-------- QUOTED PASSAGE --------

Out of the heart of God, and from his love and affections. Out of the covenant of grace, and from an interest in it. Out of the hands of Christ, or off of him the foundation. Out of the house and family of God. Out of a state of grace and righteousness, into condemnation. And though he may be distressed by afflictions, yet not destroyed. And though he may be so shaken, as to fall from some degree of steadfastness in the faith, and into sin, yet not so as to perish everlastingly. The saint's perseverance is a sure and certain truth, and to be depended upon.

"The righteous shall be in everlasting remembrance": With good men, and especially such whose names are recorded in Scripture. And even others are remembered after death; and for a long time after, their pious characters, sayings, actions, sufferings, works, and writings. And with

God, who remembers his love to them, his covenant with them and his promises to them. Has a book of remembrance for their thoughts, words, and actions. Which will be remembered and spoken of at the last day, when forgotten by them (see Prov. 10:9, etc.).

The righteous are those who have received righteousness through Jesus Christ our Lord. They do inherit eternal life in Him. Man will live forever somewhere. We choose our place to spend eternity. If we receive Jesus as our Savior, we inherit eternal life in heaven with Jesus.

Psalm 112:7 "He shall not be afraid of evil tidings: his heart is fixed, trusting in the LORD."

--------

:: EXERCISE TASK A ::
In the commentary on the righteous, what does God keep for their thoughts, words, and actions?

-------- SUPPLIED MATERIAL --------

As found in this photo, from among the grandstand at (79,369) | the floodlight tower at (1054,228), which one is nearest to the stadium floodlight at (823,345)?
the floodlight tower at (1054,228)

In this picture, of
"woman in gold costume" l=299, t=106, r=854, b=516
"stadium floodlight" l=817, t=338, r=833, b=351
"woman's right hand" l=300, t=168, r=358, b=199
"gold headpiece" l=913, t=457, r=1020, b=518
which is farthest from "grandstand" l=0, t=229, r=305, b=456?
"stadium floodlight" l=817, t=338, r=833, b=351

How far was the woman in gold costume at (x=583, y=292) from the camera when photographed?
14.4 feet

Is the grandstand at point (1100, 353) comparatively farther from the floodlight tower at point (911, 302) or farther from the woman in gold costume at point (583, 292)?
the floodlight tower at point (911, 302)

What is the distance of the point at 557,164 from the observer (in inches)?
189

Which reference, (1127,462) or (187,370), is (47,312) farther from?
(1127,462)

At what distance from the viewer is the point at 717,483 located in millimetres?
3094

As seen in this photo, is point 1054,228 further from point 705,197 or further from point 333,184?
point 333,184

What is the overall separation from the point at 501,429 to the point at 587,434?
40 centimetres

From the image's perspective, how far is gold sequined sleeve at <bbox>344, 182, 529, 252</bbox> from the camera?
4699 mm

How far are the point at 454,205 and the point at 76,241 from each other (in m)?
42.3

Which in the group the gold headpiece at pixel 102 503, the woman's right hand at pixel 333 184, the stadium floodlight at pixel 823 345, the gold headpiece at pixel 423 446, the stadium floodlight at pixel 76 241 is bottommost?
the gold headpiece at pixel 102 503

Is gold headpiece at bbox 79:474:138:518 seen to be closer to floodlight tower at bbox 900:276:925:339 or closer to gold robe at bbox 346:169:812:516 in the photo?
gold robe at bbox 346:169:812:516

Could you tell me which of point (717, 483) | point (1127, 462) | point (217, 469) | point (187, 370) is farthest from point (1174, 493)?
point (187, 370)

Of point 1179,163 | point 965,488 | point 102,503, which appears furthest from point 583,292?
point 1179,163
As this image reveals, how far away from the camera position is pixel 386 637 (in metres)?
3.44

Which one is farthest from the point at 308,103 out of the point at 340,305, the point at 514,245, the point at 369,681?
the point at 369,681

--------

:: EXERCISE TASK B ::
Transcribe the records from the line containing "How far are" through the end of the records, inclusive, reproducing each line without changes.

:: TASK SOLUTION A ::
A book of remembrance.

:: TASK SOLUTION B ::
How far are the point at 454,205 and the point at 76,241 from each other (in m)?
42.3

Which in the group the gold headpiece at pixel 102 503, the woman's right hand at pixel 333 184, the stadium floodlight at pixel 823 345, the gold headpiece at pixel 423 446, the stadium floodlight at pixel 76 241 is bottommost?
the gold headpiece at pixel 102 503

Is gold headpiece at bbox 79:474:138:518 seen to be closer to floodlight tower at bbox 900:276:925:339 or closer to gold robe at bbox 346:169:812:516 in the photo?
gold robe at bbox 346:169:812:516

Could you tell me which of point (717, 483) | point (1127, 462) | point (217, 469) | point (187, 370) is farthest from point (1174, 493)?
point (187, 370)

Of point 1179,163 | point 965,488 | point 102,503, which appears furthest from point 583,292?
point 1179,163
As this image reveals, how far away from the camera position is pixel 386 637 (in metres)?
3.44

Which one is farthest from the point at 308,103 out of the point at 340,305, the point at 514,245, the point at 369,681?
the point at 369,681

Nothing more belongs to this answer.